A Note on the Cuban Cigar Industry
Threats of new entrants
Product differentiation is major player in the market of Cuban Cigars, with certain brands being linked to prestige and honor. Also, restrictions from the world make it difficult for new entrants, because of trade embargos put in place by a majority of the most powerful countries in the world, including the United States. Power of suppliers: Cigar industry is dominated by two major suppliers, Altadis and Swedish Match, which control the distribution of Havana cigars and Cuban branded names, with Altadis being the largest cigar company in the world.
Power of buyers
Buyers are willing to pay premium price for quality cigars, therefore, the power of the buyer is very minimal, as cigar enthusiast have increased worldwide. Threats of substitutes: The threat of substitutes is higher, where the actual tobacco seed has been farmed in locations outside of Cuba, including the United States, Dominican Republic, and Honduras. As noted in the Case, 250 million cigars were exported to the United States from the Dominican Republic. Competitive Rivalry: Rivalry in the Cuban cigar industry is extremely high, where the industry growth has tapered off because of intense competition.

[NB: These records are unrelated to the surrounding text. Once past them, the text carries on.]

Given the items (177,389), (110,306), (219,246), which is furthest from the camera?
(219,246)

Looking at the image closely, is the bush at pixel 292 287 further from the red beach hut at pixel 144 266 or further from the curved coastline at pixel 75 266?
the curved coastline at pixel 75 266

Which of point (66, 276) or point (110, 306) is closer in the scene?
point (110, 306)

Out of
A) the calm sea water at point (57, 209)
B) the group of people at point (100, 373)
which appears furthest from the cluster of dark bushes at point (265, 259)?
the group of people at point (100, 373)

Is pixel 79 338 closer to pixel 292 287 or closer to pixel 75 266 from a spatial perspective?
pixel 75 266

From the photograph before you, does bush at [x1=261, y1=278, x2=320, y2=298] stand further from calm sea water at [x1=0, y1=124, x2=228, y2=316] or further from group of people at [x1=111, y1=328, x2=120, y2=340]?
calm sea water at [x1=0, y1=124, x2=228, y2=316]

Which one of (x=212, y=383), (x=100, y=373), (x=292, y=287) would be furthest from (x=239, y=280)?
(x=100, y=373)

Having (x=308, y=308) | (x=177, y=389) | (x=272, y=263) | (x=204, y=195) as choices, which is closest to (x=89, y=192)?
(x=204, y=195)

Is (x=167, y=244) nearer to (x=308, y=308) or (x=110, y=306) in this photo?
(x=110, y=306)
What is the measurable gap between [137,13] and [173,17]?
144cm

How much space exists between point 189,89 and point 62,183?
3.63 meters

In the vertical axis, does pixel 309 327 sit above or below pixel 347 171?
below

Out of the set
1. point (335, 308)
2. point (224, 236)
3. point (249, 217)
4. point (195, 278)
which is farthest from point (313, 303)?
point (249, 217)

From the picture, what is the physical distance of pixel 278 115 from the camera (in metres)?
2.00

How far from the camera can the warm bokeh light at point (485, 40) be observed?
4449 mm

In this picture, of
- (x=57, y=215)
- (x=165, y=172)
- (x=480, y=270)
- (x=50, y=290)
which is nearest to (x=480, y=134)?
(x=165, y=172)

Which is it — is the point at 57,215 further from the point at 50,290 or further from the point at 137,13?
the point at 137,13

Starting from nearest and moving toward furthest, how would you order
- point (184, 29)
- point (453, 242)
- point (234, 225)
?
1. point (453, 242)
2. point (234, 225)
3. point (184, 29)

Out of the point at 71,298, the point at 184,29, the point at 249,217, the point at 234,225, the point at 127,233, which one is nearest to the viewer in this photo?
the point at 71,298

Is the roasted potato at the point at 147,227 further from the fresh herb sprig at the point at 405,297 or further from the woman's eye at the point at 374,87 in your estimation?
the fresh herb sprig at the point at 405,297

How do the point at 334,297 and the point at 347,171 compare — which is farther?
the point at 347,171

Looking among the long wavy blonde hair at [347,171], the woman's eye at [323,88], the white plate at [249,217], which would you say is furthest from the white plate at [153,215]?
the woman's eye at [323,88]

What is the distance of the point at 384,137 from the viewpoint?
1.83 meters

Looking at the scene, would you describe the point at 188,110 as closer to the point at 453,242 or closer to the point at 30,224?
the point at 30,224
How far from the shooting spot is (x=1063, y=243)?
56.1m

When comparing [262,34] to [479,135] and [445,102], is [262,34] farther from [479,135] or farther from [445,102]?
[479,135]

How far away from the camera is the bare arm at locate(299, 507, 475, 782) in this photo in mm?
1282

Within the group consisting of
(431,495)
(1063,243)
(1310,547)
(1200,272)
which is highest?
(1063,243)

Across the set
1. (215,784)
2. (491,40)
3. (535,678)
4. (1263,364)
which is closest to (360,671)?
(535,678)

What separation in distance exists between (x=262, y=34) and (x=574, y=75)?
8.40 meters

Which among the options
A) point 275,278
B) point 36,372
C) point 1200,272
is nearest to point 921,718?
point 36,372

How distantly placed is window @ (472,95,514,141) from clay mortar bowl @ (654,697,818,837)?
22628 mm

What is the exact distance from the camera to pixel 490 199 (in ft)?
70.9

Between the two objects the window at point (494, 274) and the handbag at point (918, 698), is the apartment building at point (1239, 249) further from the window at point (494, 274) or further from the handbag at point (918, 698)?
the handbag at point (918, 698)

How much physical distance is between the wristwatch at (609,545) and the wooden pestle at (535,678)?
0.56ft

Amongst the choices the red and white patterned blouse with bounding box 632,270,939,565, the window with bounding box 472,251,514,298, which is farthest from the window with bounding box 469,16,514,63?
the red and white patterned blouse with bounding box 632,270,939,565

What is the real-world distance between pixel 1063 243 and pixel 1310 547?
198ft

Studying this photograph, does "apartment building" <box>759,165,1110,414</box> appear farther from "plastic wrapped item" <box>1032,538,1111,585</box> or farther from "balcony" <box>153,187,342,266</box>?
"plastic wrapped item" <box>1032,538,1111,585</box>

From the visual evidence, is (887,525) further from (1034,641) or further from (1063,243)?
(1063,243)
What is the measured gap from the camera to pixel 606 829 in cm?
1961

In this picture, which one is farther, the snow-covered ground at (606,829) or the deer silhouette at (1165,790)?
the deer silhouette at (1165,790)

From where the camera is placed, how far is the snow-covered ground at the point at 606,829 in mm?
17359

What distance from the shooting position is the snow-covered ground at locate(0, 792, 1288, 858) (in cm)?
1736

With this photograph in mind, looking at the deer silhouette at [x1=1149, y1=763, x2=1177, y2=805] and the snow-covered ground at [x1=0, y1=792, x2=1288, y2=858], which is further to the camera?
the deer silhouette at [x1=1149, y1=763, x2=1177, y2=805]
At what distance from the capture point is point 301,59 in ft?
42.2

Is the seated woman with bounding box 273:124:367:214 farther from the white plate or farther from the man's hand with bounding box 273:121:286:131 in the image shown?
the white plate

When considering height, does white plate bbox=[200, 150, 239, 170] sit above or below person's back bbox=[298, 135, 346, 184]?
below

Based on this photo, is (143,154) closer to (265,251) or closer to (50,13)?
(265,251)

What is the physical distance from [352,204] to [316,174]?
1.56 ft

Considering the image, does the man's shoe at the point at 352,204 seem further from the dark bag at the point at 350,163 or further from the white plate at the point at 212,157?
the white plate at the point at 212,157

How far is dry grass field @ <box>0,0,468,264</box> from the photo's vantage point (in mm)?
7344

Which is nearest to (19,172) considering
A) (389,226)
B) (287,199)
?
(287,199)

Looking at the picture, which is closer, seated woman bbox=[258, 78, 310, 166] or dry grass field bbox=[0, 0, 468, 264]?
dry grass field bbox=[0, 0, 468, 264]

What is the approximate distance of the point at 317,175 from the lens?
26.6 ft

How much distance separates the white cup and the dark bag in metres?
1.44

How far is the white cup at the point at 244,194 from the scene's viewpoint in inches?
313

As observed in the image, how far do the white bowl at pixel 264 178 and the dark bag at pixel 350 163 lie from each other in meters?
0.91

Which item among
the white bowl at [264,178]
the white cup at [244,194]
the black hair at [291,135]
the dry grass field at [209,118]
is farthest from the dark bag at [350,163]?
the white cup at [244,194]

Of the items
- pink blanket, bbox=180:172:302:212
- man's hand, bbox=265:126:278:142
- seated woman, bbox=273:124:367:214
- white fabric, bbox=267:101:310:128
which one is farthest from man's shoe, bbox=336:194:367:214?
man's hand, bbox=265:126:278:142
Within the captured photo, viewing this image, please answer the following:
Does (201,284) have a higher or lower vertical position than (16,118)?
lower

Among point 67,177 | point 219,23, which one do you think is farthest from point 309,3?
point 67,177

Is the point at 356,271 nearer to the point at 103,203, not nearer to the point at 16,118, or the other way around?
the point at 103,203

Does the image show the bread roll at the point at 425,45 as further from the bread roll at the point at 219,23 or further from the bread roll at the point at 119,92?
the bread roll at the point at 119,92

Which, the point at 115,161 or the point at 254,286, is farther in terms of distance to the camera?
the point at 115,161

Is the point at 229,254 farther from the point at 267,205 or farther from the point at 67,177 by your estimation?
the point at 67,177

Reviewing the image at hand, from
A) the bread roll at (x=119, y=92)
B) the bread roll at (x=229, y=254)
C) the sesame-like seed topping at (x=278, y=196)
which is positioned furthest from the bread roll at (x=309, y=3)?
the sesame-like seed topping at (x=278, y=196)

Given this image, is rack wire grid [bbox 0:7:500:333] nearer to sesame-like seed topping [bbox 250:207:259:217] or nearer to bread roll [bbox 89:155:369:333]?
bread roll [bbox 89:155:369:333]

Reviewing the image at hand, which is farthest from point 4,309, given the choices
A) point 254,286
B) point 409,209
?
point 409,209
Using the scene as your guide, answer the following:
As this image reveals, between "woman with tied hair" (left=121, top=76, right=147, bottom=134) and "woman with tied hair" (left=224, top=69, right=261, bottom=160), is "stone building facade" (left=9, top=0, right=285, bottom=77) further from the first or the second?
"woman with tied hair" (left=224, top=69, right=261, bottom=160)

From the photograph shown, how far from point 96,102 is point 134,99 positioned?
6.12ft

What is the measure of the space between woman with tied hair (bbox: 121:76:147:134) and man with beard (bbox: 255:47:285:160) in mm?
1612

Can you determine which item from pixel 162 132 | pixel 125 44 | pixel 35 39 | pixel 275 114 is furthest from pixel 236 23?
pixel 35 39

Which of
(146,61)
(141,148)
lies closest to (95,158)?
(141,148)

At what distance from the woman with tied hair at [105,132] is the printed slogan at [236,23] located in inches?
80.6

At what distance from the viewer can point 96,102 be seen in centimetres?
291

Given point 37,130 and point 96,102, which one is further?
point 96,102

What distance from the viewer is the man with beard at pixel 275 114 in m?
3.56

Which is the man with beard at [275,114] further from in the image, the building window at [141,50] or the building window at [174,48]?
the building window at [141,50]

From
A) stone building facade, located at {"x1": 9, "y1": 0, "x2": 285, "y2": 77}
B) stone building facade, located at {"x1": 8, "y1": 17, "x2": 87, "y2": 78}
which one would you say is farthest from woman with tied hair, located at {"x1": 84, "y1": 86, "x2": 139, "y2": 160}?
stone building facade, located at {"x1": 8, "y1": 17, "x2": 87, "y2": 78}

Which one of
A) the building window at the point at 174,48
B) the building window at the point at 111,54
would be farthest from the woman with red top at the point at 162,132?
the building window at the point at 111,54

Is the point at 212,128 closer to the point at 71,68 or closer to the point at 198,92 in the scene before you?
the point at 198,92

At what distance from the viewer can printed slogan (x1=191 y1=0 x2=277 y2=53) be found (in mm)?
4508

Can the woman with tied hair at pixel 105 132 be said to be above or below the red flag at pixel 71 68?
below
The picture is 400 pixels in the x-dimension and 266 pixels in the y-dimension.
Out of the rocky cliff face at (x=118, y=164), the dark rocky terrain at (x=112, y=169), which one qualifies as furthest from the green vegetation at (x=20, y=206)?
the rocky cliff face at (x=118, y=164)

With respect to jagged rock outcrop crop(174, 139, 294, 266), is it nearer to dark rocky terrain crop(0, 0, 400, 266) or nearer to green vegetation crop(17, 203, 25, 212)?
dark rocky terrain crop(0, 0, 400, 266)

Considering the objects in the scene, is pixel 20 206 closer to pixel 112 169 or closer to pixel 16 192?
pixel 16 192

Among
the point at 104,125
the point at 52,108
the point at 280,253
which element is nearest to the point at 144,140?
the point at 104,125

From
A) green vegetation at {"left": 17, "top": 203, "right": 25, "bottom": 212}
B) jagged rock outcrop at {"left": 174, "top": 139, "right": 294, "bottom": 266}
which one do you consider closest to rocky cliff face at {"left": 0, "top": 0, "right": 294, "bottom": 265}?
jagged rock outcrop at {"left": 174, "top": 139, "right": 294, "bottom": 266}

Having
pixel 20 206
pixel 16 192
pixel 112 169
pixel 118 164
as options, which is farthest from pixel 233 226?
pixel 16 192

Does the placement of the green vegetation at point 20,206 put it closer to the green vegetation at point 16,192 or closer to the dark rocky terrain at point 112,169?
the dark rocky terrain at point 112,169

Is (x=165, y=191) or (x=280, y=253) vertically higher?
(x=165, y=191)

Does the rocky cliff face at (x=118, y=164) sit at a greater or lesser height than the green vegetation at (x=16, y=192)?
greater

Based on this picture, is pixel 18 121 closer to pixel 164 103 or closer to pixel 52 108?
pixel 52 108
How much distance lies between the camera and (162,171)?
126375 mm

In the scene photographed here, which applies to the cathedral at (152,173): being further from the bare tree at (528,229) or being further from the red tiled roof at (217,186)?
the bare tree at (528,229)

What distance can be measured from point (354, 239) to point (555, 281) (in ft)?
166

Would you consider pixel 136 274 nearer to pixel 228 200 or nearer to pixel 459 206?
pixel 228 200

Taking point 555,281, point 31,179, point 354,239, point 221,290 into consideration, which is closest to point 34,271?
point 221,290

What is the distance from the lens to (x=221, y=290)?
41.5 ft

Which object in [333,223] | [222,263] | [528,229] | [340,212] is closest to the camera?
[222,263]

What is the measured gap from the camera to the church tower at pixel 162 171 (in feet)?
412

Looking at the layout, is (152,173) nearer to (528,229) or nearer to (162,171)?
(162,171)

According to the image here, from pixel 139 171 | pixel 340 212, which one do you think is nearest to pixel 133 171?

Projections were high in the nineties for Cuban Cigar imports; however, with the fear of loss in quality and exclusivity of the cigars, the projections were lessened. Even though there has been a steady increase in exports, it has not been heavy, exhibiting the fact that there are few “real” producers of Cuban cigars. Given the previous analysis, based on Porter’s Five Forces model, I would without a question invest in the Cuban cigar industry. For a few decades now, the industry has been on the rise, with cigar connoisseurs always remaining loyal and faithful to their preferred brands of cigars.
At first, the tobacco firms were increasing their production rapidly, all the while trying to maintain and improve quality, however, that was too difficult of a task, so in turn, Ana Lopez, the head marketer for Habanos S. A. changed their focus and decided to keep working at improving quality at any expense. The quality remains, and with that remains a set group of cigar buyers, who would rarely stray from a brand that they have become affixed to. Specifically, I would target my investments towards the distributors of the cigars, as they not only supply Havana or Cuban cigars to the world, but also many other popular brands and types.
The main barriers that exist in investing in the Cuban Cigar industry are the U. S. trade embargo as well as the type of government ruling over Cuba, Communist. The trade embargo puts a huge blemish on Cuban cigar export numbers, where the numbers could be increasingly high. Furthermore, because of the Communist government in place, it isn’t always easy for competitors to start new ventures, or to keep profits on the rise. My decision would remain the same; I would still invest in the Cuban cigar industry, even if the trade embargo is lifted.
However, the difference in the analysis comes in the situations of rivalry, new entrants and power of the buyers. All of these would change completely with trade being allowed to the United States, who stakes claim to more than 500million premium cigar imports a year, of which, zero are “officially” Cuban cigars. If the U. S. were to lay stake in the Cuban cigar industry, the entire market would be revamped, with competitors springing up everywhere, buyers gaining more control, and competitive rivalry going on the rise.